Daher mußte es möglich gemacht werden, daß die menschliche Seele in dem menschlichen Leibe, der durch die Geburt entsteht und durch den Tod vergeht, wiederum, im allgemeinen, wohnen kann, weil dieser menschliche Leib in seinem Leben, das dem Tode entgegengeht, das schwächer gewordene Leben der Seele überwindet. Das wurde nur dadurch möglich, daß ein Wesen aus der geistigen Welt, eben das ChristusWesen, sich mit den irdischen Kräften verband, die jetzt für das Menschenbewußtsein die herrschenden wurden. Mit welchen Kräften also? Gerade mit den Kräften, von welchen man jetzt das Bewußtsein hat: mit den Todeskräften! Denken Sie, wie umfassend dadurch der Rosenkreuzer-Ausspruch wird: In Christo morimur, in Christus sterben wir! Er drückt ja gewissermaßen unser ganzes Wesen aus, er drückt dasjenige aus, was durch das Mysterium von Golgatha in die Entwickelung der Menschheit hineingekommen ist, was sich mit den todbringenden Kräften verbunden hat, damit diese todbringenden Kräfte das neuere Bewußtsein bilden können.

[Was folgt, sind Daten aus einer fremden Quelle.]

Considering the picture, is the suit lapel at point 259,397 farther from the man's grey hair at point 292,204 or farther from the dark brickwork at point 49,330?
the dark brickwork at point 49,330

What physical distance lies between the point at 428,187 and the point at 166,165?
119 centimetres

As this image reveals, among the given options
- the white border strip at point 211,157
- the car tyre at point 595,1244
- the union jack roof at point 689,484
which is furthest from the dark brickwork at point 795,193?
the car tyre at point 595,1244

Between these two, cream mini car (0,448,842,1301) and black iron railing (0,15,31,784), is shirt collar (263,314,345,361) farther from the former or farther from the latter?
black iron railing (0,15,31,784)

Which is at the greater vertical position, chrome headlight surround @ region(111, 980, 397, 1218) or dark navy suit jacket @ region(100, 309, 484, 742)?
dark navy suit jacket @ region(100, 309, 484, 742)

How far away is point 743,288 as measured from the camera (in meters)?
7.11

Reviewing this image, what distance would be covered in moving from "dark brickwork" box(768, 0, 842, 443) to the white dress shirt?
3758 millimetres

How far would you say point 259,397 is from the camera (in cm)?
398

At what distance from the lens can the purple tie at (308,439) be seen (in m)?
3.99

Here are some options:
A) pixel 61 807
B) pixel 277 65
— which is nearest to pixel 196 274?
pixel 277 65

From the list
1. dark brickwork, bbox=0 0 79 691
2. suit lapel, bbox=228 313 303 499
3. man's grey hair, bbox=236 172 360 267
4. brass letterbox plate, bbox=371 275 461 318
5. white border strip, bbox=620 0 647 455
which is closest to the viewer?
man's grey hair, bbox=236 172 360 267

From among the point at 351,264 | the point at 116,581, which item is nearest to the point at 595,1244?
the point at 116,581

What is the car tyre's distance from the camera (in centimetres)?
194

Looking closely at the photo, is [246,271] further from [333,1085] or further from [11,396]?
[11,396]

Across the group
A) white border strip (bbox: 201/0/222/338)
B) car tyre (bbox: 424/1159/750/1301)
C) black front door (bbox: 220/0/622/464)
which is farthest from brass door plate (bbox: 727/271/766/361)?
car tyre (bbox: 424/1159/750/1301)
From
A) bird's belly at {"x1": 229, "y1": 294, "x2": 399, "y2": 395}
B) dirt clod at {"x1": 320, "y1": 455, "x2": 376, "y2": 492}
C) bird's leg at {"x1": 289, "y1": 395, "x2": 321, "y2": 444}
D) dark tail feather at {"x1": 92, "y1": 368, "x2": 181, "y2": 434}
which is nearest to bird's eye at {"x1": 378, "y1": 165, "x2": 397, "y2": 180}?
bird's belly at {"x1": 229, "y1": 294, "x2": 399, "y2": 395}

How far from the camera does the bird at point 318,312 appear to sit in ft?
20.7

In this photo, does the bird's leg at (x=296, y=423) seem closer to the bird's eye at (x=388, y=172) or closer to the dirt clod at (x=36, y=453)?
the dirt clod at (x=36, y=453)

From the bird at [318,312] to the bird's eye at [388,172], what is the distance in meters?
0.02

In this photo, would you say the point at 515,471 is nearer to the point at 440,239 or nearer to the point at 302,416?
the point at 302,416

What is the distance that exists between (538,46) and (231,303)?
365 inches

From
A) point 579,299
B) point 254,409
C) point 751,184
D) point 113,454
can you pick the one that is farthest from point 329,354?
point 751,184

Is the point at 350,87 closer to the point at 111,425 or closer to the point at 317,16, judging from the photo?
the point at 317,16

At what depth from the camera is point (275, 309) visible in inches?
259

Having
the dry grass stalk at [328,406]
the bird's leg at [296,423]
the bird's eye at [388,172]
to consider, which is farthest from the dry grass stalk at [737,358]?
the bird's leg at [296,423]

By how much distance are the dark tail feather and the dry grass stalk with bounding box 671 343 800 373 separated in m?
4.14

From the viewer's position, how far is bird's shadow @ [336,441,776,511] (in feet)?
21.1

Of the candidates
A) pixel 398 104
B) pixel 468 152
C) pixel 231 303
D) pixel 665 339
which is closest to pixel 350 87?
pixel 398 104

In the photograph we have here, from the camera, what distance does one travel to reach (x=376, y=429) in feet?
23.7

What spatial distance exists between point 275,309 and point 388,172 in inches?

Mit der Frage, wie es denn unter solchen Umständen komme, daß so viele Menschen auf der Erde den Christus noch nicht anerkennen, hangen so viele Geheimnisse zusammen und so tiefe Geheimnisse, daß darüber eben in der Gegenwart im allgemeinen noch nicht gesprochen werden kann. Aber richtig für die Menschheitsentwickelung ist dieses, was ich eben ausgesprochen habe.
Denken Sie damit nun im Zusammenhange, wie das Mysterium von Golgatha sich vollzogen hat. Denken Sie damit im Zusammenhange, daß der Christus sich in dem Leibe des Jesus von Nazareth verkörpert hat, also in einem Leibe, der selbstverständlich dazumal denselben Bedingungen ausgesetzt war, denen die Leiber der Menschen überhaupt ausgesetzt waren. Nach den reinen Vererbungsmerkmalen war der Leib des Jesus von Nazareth denjenigen Bedingungen ausgesetzt, die sich allmählich dahin entwickelten, daß das Bewußtsein nun von dem Sterben des Leibes kommen soll. Was mußte denn geschehen, damit durch einen gewaltigen Ruck in die Entwickelung hinein ein entsprechender Impuls kam, als eine Kraft, die die Menschheitsentwickelung durchdrang von einem Bewußtsein, daß dem Tode verdankt ist zu leben? Es mußte das kommen, daß die Christus-Wesenheit, die drei Jahre hindurch in dem Leibe des Jesus von Nazareth lebte, diesem Leib etwas sagte, was aber nur im Augenblicke des Todes gesagt werden kann, denn nur im Augenblicke des Todes kann das alles zusammengedrängt werden, was Geheimnis des menschlichen Bewußtseins ist. Mußte also nicht, damit der gesamte Bewußtseinsimpuls, der da kommen mußte und in die Menschheit hineingedrängt werden konnte, mußte nicht der Christus den Jesus zum Sterben bringen? Das mußte er! Und wann sind wir selbst in jenem Augenblick, in dem wir hoffen können auf ein zusammengedrängtes Verständnis des Christus? Wir sind es in dem Augenblicke des Sterbens! Denn da sind alle diejenigen Kräfte im Augenblicke vorhanden, von denen unser Bewußtsein das ganze Leben hindurch erhalten wird. Im Moment des Sterbens sind wir geeignet, dasjenige aufzunehmen, was im Grunde genommen das Geheimnis unseres Bewußtseins ist, und damit aufzunehmen den Christus-Impuls. Wir bereiten uns also eigentlich, indem wir Verständnis, Gefühl und Empfindung suchen für den Christus-Impuls, zur Aufnahme des Christus-Impulses vor. Verständnis desjenigen, was uns im Tode trifft, können wir aber nur haben, wenn das Organ unseres Verständnisses befreit ist, das heißt, der Moment des Todes gibt uns zwar die Bedingungen, uns mit dem Christus zu vereinigen, aber erst wenn wir vom ätherischen Leibe befreit sind, ist auch unser Ich und unser astralischer Leib, welche die Verständnisorganisationen dazu sind, geeignet zu schauen, was sich da mit uns vereinigt hat.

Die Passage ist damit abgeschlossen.